**Supplied material:**
↓
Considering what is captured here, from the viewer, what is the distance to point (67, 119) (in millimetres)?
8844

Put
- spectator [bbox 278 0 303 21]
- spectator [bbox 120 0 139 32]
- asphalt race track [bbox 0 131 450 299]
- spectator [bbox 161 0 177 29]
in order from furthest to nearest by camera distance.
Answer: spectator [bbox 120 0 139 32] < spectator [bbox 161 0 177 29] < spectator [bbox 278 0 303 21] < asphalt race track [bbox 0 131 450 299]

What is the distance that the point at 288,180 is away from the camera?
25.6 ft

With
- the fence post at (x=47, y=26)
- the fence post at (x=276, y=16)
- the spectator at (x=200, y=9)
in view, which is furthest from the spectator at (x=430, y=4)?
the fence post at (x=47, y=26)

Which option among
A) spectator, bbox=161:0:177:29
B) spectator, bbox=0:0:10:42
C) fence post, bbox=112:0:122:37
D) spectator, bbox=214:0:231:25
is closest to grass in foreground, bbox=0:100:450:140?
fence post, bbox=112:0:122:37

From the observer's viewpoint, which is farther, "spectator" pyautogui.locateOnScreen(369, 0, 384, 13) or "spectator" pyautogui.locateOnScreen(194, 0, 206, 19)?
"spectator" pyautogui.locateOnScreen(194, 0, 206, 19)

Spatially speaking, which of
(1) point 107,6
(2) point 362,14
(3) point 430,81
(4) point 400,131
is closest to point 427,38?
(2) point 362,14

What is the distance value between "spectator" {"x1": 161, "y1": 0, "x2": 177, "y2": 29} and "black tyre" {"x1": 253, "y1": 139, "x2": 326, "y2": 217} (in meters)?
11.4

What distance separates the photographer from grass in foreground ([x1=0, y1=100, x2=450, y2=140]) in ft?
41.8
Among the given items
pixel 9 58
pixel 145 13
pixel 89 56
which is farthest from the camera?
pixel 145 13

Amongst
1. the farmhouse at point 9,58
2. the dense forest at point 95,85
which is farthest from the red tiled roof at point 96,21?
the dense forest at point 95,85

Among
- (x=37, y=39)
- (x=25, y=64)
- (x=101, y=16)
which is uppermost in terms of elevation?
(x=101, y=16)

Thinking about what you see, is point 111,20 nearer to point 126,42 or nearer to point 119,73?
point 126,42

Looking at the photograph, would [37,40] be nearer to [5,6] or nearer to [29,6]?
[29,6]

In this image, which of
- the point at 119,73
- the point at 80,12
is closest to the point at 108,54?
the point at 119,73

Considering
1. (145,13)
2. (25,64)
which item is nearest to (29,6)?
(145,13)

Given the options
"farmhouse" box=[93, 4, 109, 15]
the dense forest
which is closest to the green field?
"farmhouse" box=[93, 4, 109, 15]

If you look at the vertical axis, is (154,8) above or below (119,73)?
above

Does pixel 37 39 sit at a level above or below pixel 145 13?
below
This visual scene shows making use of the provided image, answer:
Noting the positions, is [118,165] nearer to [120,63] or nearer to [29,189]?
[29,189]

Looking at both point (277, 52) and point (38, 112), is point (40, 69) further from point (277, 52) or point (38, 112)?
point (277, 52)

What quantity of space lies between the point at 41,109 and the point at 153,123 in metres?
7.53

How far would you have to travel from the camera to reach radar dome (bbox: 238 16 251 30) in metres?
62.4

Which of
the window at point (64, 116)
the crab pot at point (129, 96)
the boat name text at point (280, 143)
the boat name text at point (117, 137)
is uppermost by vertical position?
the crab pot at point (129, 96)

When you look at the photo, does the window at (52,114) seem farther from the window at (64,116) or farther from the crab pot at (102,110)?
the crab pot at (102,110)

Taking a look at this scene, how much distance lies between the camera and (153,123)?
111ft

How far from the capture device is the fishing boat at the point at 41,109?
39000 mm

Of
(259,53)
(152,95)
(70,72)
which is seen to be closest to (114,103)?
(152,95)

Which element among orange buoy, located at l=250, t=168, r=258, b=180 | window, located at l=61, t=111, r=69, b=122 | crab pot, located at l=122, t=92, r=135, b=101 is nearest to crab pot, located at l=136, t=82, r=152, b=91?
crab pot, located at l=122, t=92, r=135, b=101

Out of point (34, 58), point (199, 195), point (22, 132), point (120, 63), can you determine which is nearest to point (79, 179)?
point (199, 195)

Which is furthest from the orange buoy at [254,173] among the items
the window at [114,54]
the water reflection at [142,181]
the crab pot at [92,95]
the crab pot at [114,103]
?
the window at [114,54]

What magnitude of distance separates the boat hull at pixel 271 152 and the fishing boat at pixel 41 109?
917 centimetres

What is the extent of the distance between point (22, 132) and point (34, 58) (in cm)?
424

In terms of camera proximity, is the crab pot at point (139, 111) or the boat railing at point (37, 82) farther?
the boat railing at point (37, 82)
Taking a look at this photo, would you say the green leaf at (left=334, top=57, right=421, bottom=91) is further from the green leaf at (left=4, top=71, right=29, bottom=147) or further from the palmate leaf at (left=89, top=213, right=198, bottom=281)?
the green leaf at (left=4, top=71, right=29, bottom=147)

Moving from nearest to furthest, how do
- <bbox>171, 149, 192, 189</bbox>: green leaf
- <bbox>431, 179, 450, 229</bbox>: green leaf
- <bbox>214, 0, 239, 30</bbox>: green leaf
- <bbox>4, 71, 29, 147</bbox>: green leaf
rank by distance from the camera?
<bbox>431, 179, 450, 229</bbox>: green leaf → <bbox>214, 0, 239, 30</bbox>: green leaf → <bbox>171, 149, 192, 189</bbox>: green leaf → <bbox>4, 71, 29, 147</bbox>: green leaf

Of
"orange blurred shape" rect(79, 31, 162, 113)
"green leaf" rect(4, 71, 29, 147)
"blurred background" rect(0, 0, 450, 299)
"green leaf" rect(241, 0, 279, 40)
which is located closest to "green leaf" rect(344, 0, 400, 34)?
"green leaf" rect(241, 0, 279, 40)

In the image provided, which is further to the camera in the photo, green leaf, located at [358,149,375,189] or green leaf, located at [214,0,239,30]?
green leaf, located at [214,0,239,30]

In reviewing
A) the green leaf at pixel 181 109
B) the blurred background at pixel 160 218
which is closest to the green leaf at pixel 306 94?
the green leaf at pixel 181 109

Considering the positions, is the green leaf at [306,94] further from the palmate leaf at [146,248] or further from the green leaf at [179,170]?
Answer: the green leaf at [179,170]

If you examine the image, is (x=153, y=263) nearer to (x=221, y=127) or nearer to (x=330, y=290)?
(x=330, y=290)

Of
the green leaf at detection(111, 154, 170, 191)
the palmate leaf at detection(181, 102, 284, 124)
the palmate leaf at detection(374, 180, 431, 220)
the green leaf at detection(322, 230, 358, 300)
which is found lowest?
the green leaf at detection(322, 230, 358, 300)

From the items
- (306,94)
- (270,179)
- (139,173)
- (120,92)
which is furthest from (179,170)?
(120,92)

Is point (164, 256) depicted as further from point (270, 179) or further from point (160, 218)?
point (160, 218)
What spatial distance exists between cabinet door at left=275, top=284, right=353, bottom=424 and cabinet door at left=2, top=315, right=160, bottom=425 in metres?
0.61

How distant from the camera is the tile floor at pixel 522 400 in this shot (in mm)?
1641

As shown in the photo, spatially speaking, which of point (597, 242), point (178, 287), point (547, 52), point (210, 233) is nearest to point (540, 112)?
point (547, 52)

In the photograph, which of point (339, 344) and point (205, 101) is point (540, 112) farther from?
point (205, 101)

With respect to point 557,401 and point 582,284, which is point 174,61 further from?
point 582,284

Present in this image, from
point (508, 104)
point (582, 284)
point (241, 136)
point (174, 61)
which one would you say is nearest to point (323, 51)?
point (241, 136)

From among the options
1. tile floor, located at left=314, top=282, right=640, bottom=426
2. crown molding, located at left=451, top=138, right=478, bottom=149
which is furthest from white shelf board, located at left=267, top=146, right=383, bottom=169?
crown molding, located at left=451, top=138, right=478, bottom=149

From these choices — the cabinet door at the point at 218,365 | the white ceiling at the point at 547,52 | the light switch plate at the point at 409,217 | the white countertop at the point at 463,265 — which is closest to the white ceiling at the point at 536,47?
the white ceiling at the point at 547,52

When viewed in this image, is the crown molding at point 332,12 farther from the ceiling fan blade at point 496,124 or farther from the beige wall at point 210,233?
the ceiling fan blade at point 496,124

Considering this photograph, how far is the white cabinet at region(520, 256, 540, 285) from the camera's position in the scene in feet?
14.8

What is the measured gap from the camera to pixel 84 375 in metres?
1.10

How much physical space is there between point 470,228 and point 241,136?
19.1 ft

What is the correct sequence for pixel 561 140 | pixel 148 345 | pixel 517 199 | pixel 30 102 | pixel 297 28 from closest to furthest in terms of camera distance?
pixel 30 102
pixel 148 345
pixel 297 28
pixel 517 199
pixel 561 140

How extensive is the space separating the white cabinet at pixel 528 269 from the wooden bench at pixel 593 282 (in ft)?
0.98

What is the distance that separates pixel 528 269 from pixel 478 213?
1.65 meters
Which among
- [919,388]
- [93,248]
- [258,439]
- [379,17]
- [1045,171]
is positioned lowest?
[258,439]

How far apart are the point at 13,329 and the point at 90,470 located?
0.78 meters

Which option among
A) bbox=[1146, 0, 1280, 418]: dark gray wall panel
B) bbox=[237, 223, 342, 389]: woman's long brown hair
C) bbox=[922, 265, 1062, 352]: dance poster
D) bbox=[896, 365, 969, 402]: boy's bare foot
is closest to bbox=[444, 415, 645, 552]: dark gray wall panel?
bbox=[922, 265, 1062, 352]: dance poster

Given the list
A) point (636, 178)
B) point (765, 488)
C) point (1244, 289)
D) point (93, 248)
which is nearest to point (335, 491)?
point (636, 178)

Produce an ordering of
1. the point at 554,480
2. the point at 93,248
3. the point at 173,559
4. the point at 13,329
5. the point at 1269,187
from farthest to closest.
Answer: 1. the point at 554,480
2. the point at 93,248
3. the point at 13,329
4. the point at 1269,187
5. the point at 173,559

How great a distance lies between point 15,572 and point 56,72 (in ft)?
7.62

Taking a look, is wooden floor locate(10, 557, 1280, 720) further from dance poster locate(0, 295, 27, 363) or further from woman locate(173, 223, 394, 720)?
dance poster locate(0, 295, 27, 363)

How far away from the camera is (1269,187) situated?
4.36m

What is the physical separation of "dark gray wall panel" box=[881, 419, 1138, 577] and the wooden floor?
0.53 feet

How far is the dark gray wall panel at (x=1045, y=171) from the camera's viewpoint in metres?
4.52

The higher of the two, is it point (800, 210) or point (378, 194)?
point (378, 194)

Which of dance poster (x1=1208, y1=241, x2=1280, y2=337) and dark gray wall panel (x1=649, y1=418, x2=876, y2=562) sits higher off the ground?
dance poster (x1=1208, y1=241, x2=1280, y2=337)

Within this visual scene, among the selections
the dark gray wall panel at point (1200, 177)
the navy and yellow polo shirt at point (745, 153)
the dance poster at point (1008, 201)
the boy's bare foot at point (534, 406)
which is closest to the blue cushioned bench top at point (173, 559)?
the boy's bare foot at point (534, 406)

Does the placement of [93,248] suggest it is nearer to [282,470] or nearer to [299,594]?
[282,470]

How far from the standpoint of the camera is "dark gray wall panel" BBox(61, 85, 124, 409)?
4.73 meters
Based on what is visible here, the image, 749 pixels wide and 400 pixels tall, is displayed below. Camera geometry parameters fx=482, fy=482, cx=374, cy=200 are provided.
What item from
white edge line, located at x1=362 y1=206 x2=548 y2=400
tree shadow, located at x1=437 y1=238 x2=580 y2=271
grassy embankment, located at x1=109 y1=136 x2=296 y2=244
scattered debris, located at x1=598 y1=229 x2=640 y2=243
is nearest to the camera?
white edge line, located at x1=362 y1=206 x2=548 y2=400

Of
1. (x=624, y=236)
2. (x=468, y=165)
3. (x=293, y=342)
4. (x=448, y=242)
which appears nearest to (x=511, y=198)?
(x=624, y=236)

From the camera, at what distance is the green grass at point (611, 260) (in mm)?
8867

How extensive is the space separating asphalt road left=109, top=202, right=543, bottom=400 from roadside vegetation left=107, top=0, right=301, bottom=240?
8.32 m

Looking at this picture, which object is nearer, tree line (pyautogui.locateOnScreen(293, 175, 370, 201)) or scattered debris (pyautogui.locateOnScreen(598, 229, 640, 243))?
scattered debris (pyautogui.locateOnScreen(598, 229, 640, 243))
↑
**What you need to do:** Copy out the part that opens with the line containing "What is the distance that separates" and closes with the line containing "0.78 meters", both lines included, swapping "positioned" for "placed" and keeping everything else the same.

**Answer to the problem:**
What is the distance that separates pixel 528 269 from pixel 478 213?
1.65 meters
Which among
- [919,388]
- [93,248]
- [258,439]
- [379,17]
- [1045,171]
is placed lowest?
[258,439]

How far apart are the point at 13,329 and the point at 90,470 located?
0.78 meters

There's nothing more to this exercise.